Renata terus berjalan hingga bunyi keramaian mulai tenggelam dibelakangnya. Ia mengikuti jalan setapak yang menuntunnya pada sebuah dermaga.

Ia duduk di pinggir dermaga sambil merendam kakinya, menikmati riak gelombang kecil di sekitarnya.

Angin laut menerpa wajahnya, membuat rambutnya berkibar lembut. Tiba-tiba ketenangan tersebut mebuat wajahnya muram.

Ada perasaan sesak yang mengganjal perasaannya, selama ini ia tidak ingin menangis.
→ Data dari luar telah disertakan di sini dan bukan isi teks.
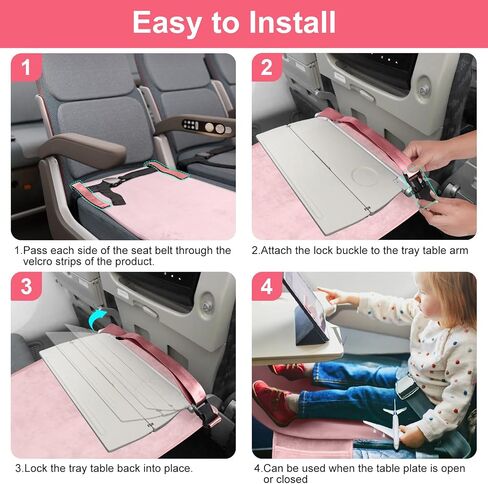 Easy to Install

1

1.Pass each side of the seat belt through the velcro strips of the product.

2

2.Attach the lock buckle to the tray table arm

3

3.Lock the tray table back into place.

4

4.Can be used when the table plate is open or closed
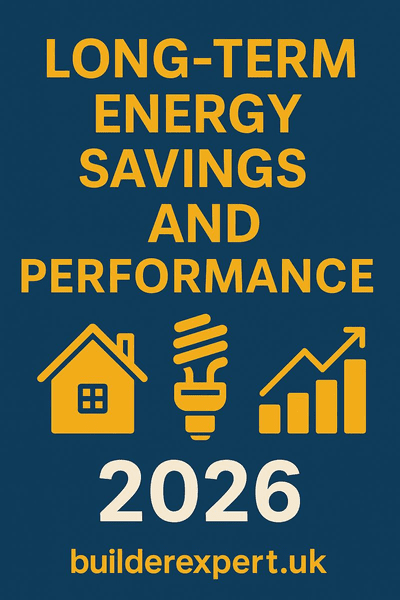 LONG-TERM ENERGY SAVINGS AND PERFORMANCE

2026

builderexpert.uk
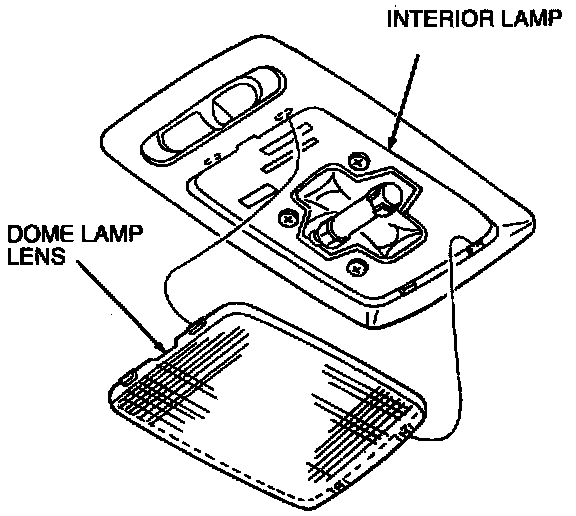 INTERIOR LAMP

DOME LAMP LENS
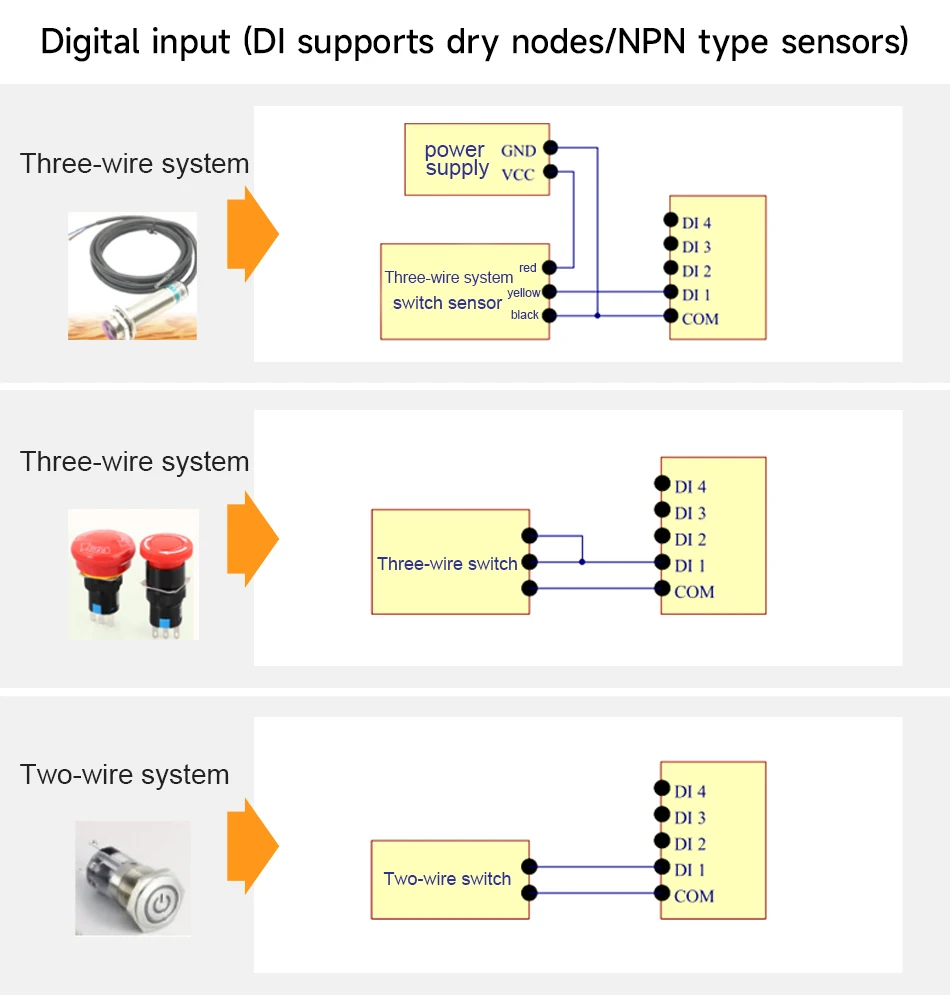 Digital input (DI supports dry nodes/NPN type sensors)

Three-wire system

power supply GND VCC

Three-wire system switch sensor red yellow black

DI 4
DI 3
DI 2
DI 1
COM

Three-wire system

Three-wire switch

DI 4
DI 3
DI 2
DI 1
COM

Two-wire system

Two-wire switch

DI 4
DI 3
DI 2
DI 1
COM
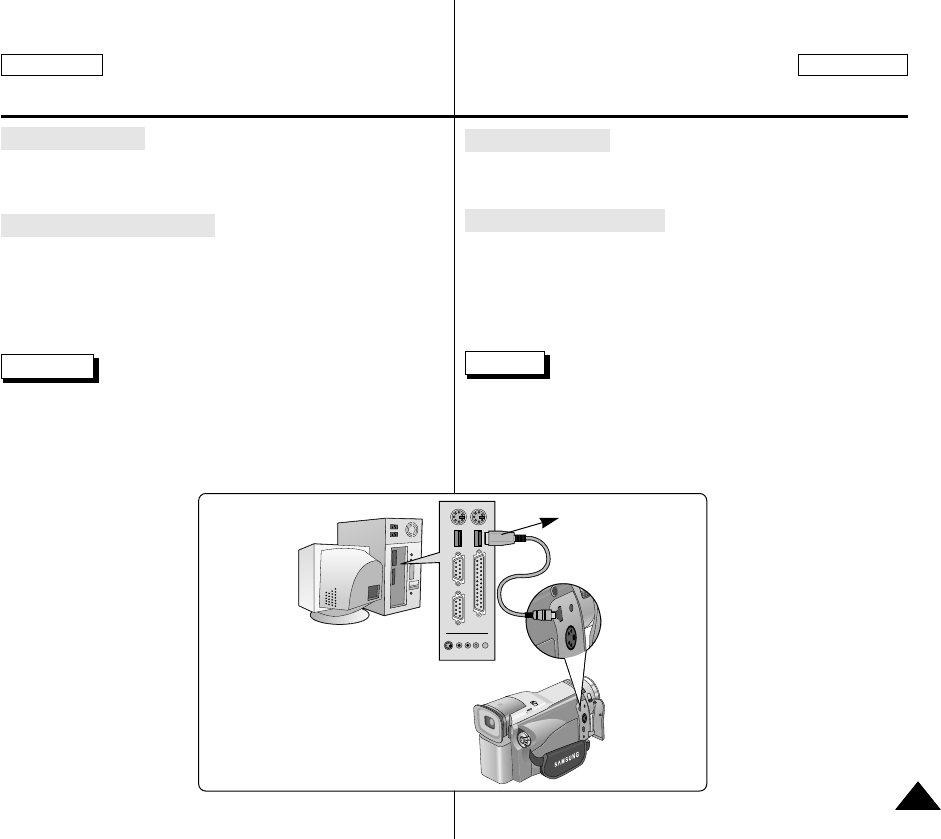 SAMSUNG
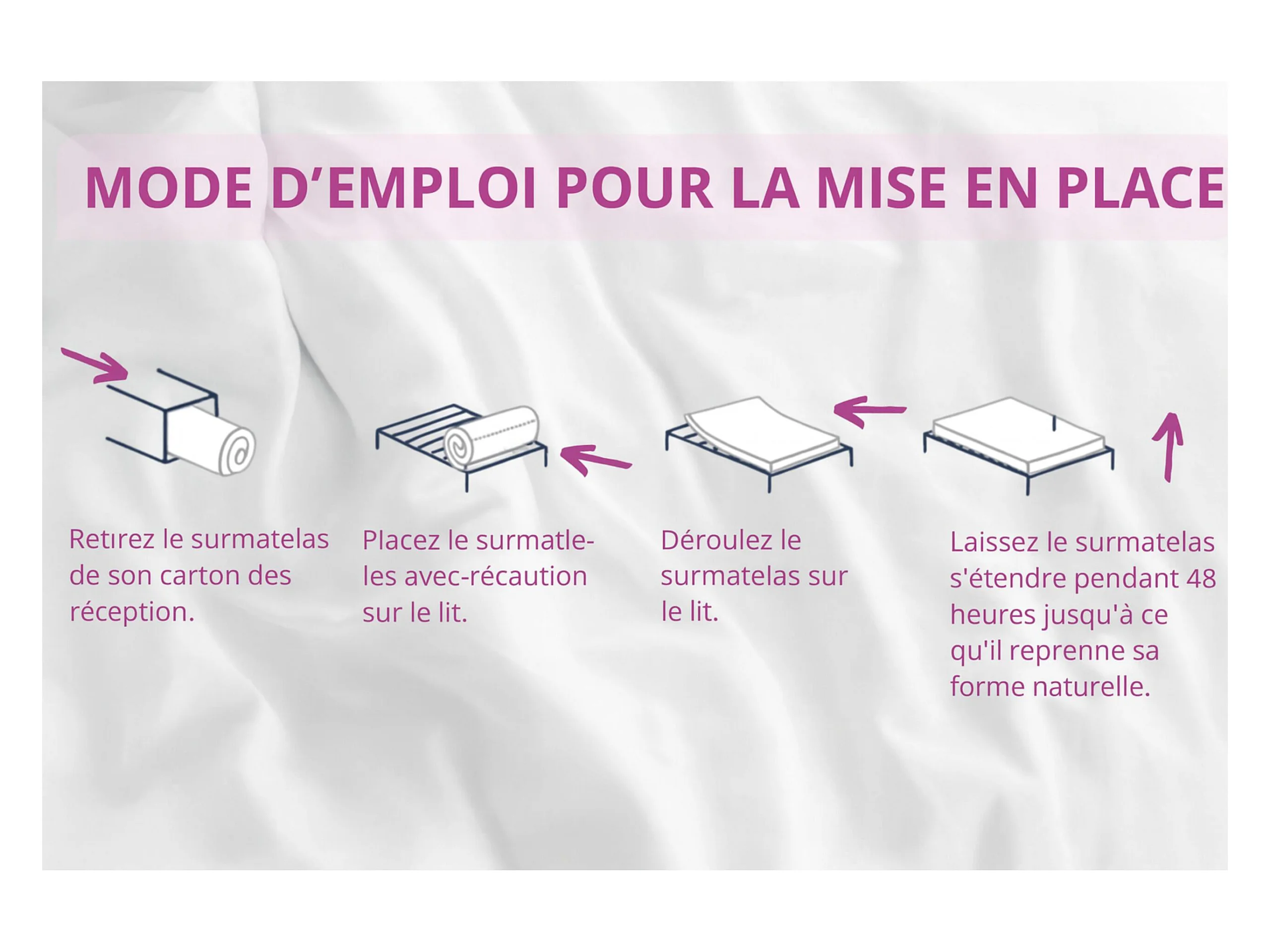 MODE D’EMPLOI POUR LA MISE EN PLACE

Retırez le surmatelas de son carton des réception.

Placez le surmatle-les avec-récaution sur le lit.

Déroulez le surmatelas sur le lit.

Laissez le surmatelas s'étendre pendant 48 heures jusqu'à ce qu'il reprenne sa forme naturelle.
Ia merasa tidak ada gunanya menangisi segala yang terjadi padanya. Tapi kali ini berbeda. Ia ingin melepaskan rasa sesak itu.

Sekali lagi perasaan sedih itu menguak, dalam isak tangisnya yang pelan. Air matanya perlahan jatuh. Tetapi masih dalam kontrol, ia tahu aturan penting saat mengatur mimpi adalah tidak membawa sesuatu yang begitu emosional ke dunia ini.

Ia menghela napas, mencoba menormalkan pernapasannya. Satu tangan tiba-tiba terjulur di sampingnya, memberikan sebuah saputangan.

Renata tidak mengatur seseorang akan datang di saat wajahnya sedang jelek-jeleknya seperti ini. Ia menengok ingin menatap pemilik wajah yang telah memberinya sapu tangan itu.